La gamme de publications Strategidea vulgarise les concepts clés de la gestion stratégique dans le contexte des entreprises agricoles familiales.

Afin de faciliter la présentation des apports théoriques et méthodologiques, la démarche stratégique est déclinée en trois moments :

  • La réflexion stratégique
  • Le pilotage stratégique
  • La communication de la stratégie

Cette publication traite de la réflexion stratégique.
Le pilotage et la communication stratégiques feront l’objet de publications ultérieures.

La stratégie, c’est quoi ?

A l’origine, le mot stratégie vient du domaine militaire. Elle désignait l’art de coordonner l’action de l’ensemble des forces de la nation pour conduire une guerre ou préserver la paix. Par la suite, le terme stratégie est tombé dans le secteur des entreprises et des organisations. A partir des années 1980, les premières approches de gestion stratégique en agriculture se sont développées, d’abord aux Etats-Unis puis en Europe (Capitaine, 2013).

Dans les secteurs de l’économie classique, plusieurs définitions de la stratégie d’entreprise coexistent. Une définition, au premier abord assez simple, propose qu’elle soit «l’orientation à long terme d’une organisation» (Johnson & Al., 2014). Relevons trois autres définitions «historiques» :

  • «La détermination des buts et des objectifs à long terme dans une entreprise et l’adoption des actions et des allocations de ressources nécessaires pour atteindre ces buts.» Alfred Chandler
  • «La stratégie concurrentielle consiste à être différent. Elle implique de choisir un périmètre d’activité distinct et de proposer une combinaison de valeur unique.» Michael Porter
  • «Une configuration dans un flux de décision» Henry Mintzberg

Aucune de ces définitions n’exclut les autres.
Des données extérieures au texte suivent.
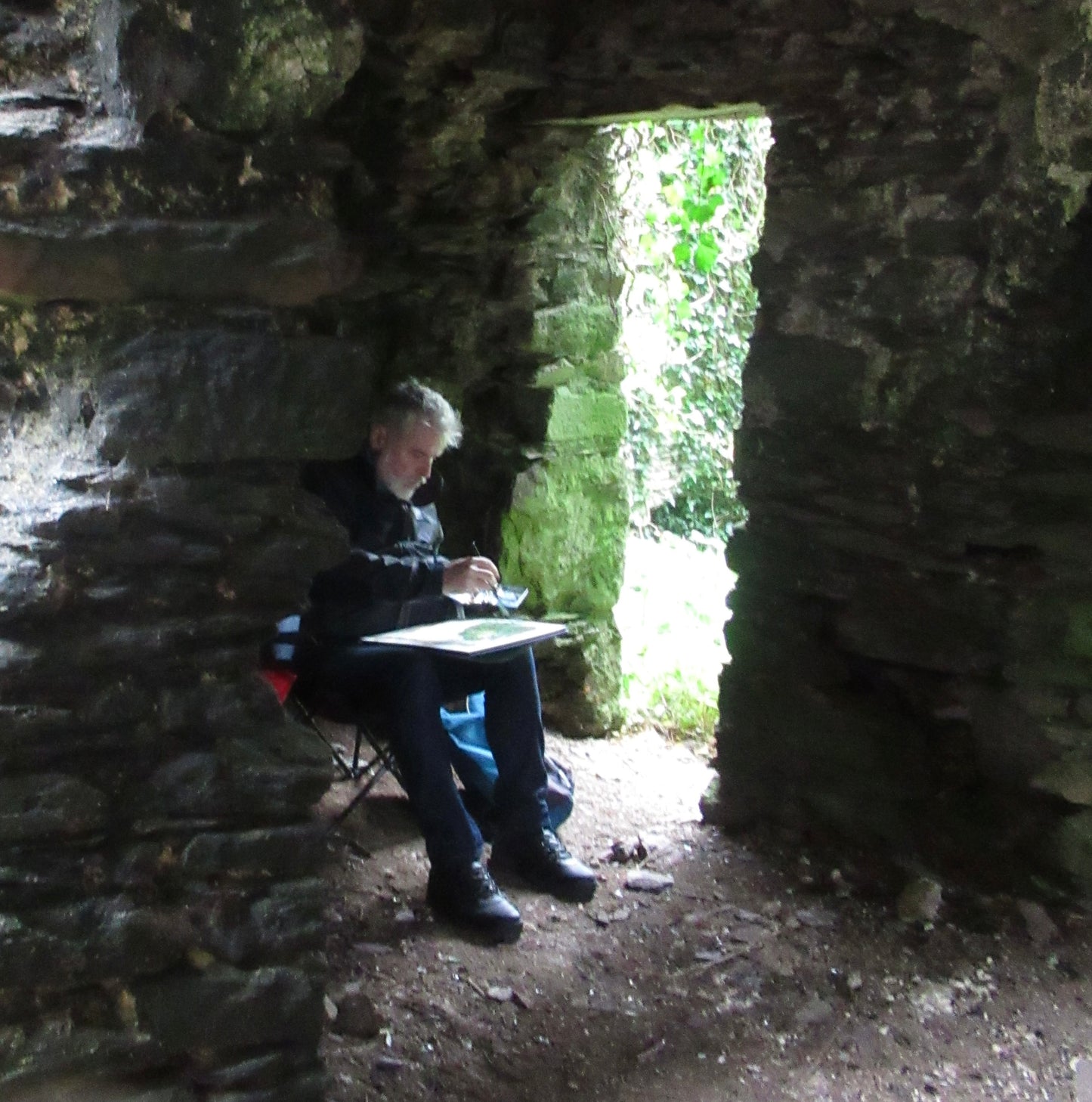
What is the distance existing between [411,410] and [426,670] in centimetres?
68

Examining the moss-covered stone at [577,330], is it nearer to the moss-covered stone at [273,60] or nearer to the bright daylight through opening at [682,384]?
the bright daylight through opening at [682,384]

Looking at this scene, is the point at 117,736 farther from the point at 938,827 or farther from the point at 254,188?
the point at 938,827

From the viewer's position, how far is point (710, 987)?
2.96 metres

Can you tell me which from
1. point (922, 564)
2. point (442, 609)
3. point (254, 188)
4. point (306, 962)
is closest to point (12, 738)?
point (306, 962)

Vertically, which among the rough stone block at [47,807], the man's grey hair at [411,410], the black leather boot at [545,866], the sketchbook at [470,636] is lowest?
the black leather boot at [545,866]

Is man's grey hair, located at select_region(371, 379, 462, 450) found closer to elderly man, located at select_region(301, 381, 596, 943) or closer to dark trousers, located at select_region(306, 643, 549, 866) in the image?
elderly man, located at select_region(301, 381, 596, 943)

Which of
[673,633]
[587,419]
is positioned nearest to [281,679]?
[587,419]

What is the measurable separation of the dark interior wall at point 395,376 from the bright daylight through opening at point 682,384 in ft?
3.68

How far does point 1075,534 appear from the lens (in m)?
3.03

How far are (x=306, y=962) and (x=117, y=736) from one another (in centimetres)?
53

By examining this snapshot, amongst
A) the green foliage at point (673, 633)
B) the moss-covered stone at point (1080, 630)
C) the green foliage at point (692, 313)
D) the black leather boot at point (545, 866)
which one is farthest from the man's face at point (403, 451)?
the green foliage at point (692, 313)

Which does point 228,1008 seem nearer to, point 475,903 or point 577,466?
point 475,903

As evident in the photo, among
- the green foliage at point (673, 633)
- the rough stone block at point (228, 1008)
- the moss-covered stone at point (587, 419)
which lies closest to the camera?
the rough stone block at point (228, 1008)

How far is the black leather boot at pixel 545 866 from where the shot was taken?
10.9 ft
Elles insistent tour à tour sur des aspects différents de la stratégie, comme la mobilisation des ressources de l’entreprise, le potentiel d’adaptation à l’environnement concurrentiel, et la prise de décision.

Pour l’entreprise agricole dans son contexte, «l’adaptation continue aux changements de l’environnement» est une source de profonds paradoxes et de complexité en raison même de la nature du métier d’agriculteur.

Les rythmes naturels de l’exploitation agricole sont régulés par des temps longs, ceux des saisons, ceux des cycles de développement des plantes et des animaux, des rotations des cultures, de la mise en place de moyens de production spécifiques, etc. Ces rythmes naturels sont souvent en collision avec la rapidité des rythmes de l’économie des marchés et avec les tendances de standardisation (accentuées par le faible poids de chaque entreprise sur le marché). Les moyens de production de l’entreprise agricole nécessitent des investissements et des capitaux conséquents. En conséquence, les capacités d’adaptation des entreprises agricoles suivent des trajectoires plutôt de type «paquebot».

A côté de l’économie de marché, l’entreprise agricole a une fonction d’occupation de l’espace rural, ce qui implique une autre grille de lecture que celle de l’économie, et ajoute un volet politique et sociétal très fort à l’environnement de l’entreprise agricole.

Revenons à la définition de la gestion stratégique. Il s’agit du processus par lequel le dirigeant (ou les dirigeants en famille ou en communauté d’exploitation) s’adapte en continu aux changements de l’environnement guidé par une orientation de son entreprise sur le long terme.

Si l’entreprise agricole est une entreprise à part entière, notons une autre spécificité majeure du domaine agricole. C’est la place prépondérante occupée par les personnes physiques. L’expression «stratégie d’entreprise» serait d’une certaine manière exagérée. Il s’agit toujours la stratégie de l’agricultrice ou de l’agriculteur qui est inscrite dans un ensemble plus vaste comprenant des interrelations de l’entreprise avec la famille. Tout aussi inadéquate serait l’expression «stratégie personnelle» ou «individuelle». On parlera plutôt de motivations, d’aspirations ou de finalités personnelles.

Faisons un dernier constat, dans les faits, les agriculteur-trice-s font peu appel à des procédures de gestion formalisées dans la conduite de leur entreprise. Beaucoup s’appuient sur leur intuition et leur expérience, sur une compréhension globale et empirique, pour prendre leurs décisions.